[[ Supplied passage, beginning ]]

A tight US labour market despite higher interest rates
The next FOMC meeting is on 2-3 May, with the Fed likely to raise the funds rate by another 25bp to a range of 5-5¼%.
Ahead of that meeting, the latest payrolls report indicates that the US labour market remains very tight, but that wages growth has slowed sharply, albeit with a key caveat about potential revisions.
- Growth in payroll employment has slowed to an annualised 2½% in monthly trend terms, which is about double pre-pandemic rates, while the unemployment rate remains stuck at a very low 3½%.
- Wages growth, as measured by private-sector average hourly earnings, is extremely volatile, but has slowed to about 3¼% on an annualised monthly trend basis, which is down from more than 4% at the end of last year and similar to pre-pandemic experience.
Using these numbers to update the Fed’s estimates of the demand and supply of labour, demand is measured as employment plus job vacancies, while supply is employment plus unemployment, which can be extended over recent years to include people who have left the workforce but would still like a job.

[[ Supplied passage, end ]]
[[ Dataset extract, beginning ]]

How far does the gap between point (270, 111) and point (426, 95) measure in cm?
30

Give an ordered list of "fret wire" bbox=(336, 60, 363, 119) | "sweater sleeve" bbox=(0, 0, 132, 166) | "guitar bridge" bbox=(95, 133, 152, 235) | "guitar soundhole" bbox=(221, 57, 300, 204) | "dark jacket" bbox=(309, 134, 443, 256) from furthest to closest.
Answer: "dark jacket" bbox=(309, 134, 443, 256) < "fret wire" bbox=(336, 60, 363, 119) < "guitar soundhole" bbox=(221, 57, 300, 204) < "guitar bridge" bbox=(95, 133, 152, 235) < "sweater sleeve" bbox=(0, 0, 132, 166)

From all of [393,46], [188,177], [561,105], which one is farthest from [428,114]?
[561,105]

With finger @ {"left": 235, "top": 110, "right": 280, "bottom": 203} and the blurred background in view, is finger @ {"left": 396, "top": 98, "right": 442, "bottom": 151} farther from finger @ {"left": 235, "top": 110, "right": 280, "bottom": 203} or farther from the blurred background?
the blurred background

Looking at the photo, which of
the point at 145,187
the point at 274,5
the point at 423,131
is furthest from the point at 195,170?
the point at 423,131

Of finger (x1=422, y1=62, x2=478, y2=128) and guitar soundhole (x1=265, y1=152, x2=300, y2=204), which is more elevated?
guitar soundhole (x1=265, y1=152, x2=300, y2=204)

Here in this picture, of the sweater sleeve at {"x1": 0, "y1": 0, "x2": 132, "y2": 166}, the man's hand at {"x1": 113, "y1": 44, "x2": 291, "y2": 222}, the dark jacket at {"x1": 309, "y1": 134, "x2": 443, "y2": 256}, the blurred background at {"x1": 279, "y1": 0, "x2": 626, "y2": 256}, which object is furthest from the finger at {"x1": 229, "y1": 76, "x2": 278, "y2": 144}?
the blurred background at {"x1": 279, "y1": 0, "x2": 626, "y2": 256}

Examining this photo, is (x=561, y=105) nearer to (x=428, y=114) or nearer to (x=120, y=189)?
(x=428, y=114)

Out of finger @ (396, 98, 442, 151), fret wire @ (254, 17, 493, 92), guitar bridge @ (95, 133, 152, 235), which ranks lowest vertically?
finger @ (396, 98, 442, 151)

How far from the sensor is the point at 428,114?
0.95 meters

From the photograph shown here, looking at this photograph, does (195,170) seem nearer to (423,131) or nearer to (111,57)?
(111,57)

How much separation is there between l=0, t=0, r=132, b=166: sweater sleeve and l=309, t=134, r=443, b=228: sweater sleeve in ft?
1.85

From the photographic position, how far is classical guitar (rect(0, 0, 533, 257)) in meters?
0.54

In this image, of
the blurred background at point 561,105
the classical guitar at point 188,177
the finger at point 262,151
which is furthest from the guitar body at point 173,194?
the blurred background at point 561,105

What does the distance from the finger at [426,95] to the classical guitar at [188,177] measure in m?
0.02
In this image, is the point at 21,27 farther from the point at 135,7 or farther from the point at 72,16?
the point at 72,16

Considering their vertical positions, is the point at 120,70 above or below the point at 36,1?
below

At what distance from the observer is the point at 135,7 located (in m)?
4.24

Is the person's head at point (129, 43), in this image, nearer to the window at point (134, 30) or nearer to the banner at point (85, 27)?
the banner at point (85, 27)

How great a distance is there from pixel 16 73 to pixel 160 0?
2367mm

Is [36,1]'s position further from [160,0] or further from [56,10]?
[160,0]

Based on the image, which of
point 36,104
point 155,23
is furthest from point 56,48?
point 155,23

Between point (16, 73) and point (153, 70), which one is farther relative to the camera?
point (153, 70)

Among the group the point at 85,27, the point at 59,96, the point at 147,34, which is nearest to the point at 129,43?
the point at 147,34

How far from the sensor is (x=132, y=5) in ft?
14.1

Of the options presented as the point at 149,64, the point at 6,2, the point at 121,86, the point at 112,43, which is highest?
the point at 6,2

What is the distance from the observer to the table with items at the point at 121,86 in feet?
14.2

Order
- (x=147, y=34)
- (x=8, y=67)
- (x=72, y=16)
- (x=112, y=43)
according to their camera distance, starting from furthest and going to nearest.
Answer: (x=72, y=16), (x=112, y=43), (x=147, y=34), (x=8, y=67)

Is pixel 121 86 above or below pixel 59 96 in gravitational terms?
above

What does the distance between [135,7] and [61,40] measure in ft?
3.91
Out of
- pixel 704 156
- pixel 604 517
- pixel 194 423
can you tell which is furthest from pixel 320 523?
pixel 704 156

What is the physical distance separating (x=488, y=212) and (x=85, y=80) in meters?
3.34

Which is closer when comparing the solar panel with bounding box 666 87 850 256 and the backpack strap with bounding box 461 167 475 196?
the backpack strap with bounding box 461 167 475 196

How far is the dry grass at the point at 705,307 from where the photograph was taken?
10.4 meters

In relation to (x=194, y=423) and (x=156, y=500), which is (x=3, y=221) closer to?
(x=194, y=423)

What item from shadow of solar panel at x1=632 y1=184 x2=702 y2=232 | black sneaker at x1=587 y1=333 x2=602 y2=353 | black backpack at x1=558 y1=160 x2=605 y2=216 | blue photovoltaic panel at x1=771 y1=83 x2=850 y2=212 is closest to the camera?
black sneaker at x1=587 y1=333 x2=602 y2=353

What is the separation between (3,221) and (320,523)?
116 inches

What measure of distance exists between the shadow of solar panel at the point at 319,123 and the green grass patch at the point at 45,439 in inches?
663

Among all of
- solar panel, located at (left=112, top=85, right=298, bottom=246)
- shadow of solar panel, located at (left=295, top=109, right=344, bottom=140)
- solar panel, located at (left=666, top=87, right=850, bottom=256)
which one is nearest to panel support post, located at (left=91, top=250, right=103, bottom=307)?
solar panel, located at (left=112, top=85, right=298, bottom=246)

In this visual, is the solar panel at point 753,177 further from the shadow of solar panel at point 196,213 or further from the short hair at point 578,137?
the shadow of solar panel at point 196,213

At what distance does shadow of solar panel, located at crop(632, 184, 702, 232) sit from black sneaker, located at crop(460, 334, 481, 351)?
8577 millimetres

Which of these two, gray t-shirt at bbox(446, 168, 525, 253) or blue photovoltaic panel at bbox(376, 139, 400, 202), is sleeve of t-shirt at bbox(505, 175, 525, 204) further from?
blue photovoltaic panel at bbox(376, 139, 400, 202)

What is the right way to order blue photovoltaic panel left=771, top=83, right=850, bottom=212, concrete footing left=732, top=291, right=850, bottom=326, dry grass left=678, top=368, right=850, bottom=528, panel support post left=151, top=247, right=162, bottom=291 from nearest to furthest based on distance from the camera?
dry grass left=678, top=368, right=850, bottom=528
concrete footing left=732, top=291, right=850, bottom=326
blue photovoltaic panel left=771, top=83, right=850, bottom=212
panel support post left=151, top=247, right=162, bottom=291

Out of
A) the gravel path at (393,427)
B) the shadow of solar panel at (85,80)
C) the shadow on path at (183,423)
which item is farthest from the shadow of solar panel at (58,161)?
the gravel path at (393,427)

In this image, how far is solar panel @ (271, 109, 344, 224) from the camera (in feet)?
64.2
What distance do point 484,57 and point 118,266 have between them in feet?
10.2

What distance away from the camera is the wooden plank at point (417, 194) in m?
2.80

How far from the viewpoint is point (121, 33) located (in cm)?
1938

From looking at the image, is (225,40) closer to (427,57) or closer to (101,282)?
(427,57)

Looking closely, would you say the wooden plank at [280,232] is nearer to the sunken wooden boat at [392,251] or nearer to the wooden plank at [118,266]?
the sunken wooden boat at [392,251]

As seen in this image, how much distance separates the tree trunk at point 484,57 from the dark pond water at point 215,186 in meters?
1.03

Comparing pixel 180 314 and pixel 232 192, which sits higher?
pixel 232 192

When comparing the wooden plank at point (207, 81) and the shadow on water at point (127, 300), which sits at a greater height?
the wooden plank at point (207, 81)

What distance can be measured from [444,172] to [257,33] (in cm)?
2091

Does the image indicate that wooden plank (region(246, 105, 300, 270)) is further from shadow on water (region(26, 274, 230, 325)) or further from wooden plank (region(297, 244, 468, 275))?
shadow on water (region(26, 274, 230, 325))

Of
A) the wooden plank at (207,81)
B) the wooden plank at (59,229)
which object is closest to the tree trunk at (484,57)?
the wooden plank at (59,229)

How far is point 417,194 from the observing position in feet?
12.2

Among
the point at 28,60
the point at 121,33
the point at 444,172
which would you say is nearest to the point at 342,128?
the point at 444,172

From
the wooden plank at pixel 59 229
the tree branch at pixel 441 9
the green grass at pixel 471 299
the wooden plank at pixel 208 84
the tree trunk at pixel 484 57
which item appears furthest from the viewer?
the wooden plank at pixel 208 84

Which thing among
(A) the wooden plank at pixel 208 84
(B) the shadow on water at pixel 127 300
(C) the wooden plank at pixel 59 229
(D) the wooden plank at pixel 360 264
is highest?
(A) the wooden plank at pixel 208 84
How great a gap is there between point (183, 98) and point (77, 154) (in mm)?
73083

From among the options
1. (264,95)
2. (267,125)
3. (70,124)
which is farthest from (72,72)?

[[ Dataset extract, end ]]
[[ Dataset extract, beginning ]]

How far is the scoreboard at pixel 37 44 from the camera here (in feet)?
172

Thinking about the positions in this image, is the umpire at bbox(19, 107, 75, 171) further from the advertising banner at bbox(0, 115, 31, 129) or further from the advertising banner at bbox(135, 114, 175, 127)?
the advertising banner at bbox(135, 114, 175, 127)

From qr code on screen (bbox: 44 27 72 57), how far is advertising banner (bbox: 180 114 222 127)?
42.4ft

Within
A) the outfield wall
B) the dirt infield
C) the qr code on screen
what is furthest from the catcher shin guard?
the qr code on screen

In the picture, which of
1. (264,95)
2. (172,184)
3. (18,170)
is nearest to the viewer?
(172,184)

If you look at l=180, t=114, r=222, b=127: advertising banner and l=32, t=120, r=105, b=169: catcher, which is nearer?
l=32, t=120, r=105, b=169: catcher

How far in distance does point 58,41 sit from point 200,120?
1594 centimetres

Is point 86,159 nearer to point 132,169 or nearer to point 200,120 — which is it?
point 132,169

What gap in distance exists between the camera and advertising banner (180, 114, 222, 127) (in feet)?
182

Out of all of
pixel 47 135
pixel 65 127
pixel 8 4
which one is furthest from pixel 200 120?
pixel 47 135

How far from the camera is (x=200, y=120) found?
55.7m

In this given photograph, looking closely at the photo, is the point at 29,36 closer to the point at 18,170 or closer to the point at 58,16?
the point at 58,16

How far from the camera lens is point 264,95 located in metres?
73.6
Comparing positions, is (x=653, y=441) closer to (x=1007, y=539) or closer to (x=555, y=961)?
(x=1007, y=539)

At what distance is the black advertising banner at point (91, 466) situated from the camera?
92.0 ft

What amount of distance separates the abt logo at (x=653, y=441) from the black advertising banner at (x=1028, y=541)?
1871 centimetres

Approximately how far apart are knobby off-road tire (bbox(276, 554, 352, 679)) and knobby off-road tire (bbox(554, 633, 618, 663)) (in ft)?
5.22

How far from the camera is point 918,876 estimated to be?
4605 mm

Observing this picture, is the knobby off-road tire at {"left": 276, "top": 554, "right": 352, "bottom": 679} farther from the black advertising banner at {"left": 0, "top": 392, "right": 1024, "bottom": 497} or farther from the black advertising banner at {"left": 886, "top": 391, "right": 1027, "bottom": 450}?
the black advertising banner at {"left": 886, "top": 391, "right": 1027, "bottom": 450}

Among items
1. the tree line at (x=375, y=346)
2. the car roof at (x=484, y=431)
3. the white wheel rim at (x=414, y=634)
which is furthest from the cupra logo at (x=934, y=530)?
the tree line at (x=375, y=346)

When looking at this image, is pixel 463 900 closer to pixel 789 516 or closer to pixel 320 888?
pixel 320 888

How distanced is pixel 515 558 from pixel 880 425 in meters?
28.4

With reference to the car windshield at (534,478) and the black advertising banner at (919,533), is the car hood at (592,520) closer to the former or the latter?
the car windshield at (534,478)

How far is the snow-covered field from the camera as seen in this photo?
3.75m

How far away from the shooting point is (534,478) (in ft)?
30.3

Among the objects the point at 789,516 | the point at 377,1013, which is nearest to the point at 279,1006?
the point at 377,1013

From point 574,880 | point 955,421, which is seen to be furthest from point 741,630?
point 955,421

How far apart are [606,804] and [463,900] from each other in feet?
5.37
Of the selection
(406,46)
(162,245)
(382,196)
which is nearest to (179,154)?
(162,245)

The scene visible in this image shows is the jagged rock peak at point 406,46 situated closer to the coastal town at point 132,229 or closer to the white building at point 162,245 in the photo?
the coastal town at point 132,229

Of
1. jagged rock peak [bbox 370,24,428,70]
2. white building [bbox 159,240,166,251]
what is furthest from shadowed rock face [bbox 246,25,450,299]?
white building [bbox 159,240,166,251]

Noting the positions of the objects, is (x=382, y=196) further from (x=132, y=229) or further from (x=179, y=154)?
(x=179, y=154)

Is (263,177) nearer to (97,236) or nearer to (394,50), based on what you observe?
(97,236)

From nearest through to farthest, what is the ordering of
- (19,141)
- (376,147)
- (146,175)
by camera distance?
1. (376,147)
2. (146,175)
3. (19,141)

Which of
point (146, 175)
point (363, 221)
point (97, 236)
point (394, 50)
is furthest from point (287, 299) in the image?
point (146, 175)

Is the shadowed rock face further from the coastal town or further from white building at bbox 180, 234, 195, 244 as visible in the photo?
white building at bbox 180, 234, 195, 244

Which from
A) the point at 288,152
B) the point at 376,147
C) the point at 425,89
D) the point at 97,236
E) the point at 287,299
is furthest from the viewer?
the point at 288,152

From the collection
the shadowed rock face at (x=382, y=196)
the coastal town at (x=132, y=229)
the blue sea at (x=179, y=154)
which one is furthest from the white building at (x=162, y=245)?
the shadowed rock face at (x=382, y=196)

[[ Dataset extract, end ]]

→ Tasks for this exercise:
**A)** Please duplicate everything in the labour market text from "Ahead of that" down to "very low 3½%.".
**B)** Write the next part of the labour market text, starting after its final sentence.

→ Expected responses:
**A)**
Ahead of that meeting, the latest payrolls report indicates that the US labour market remains very tight, but that wages growth has slowed sharply, albeit with a key caveat about potential revisions.
- Growth in payroll employment has slowed to an annualised 2½% in monthly trend terms, which is about double pre-pandemic rates, while the unemployment rate remains stuck at a very low 3½%.

**B)**
The demand for labour exceeded supply by a record margin last year when scaled by the working-age population. Demand has since eased relative to supply, mainly because job vacancies have fallen from an all-time high, but still remains well above any pre-pandemic point in the post-WW2 period, which indicates that the labour market remains extremely tight.
For the Fed, sensitivity results from its main macroeconomic model indicate that the unemployment rate should have been rising steadily by now in response to higher interest rates, so the low result suggests that the economy still retains more momentum than had been expected by either policy-makers or the market.
As for the extent of the recent sharp slowdown in wages growth, this seems at odds with the tightness of the labour market and there is a risk that it is revised at a later date.
This is because the Bureau of Labor Statistics reports that the initial survey response rate for both payroll employment and average hourly earnings has fallen from c75% ten years ago to c50%, rising above 90% after a couple of months on late survey responses.
In contrast, the response rate for the unemployment rate has also fallen from c90% ten years ago, but to a still-high level of c70%.